Pour être à la hauteur, il doit avoir une solide culture générale, et sa formation obligatoire doit être de très grande qualité. Ensuite, une information ("une mise à jour") régulière, durant toute sa vie professionnelle, est indispensable. Cette mise à niveau (ponctuelle) doit être mise à la disposition des salariés par chaque employeur afin que ceux-ci aient accès à la meilleure connaissance possible de leurs métiers.
C’est uniquement quand ces objectifs sont atteints que l’avenir de l’entreprise peut être envisagé positivement.
R : Tous ces bouleversements effectifs ou à venir ont modifié les habitudes et les pratiques des professionnels que vous représentez.

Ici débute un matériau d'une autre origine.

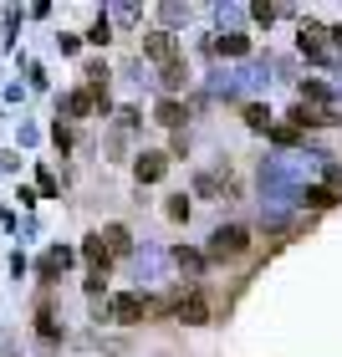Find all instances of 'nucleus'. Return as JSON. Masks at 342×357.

Quel est le rôle de la CPFM aujourd’hui ?
MM : La CPFM est l’interlocuteur privilégié des professionnels du funéraire et des administrations. Elle se donne pour obligation de maintenir tous ses adhérents informés en temps réel des modifications et/ou des évolutions dans les domaines juridique, social, opérationnel et technique, entre autres. Elle leur communique en permanence toutes les réglementations et informations nécessaires à un bon exercice de leurs différents métiers et pour répondre aux diverses obligations spécifiques à la profession.
La Confédération représente également ses adhérents - petites entreprises indépendantes, groupes familiaux, thanatopracteurs indépendants, ainsi que la totalité des grands groupes et réseaux - auprès de l’Administration, des mairies, des préfectures, des ministères, du CNOF (Conseil National des Opérations Funéraires) et des instances internationales.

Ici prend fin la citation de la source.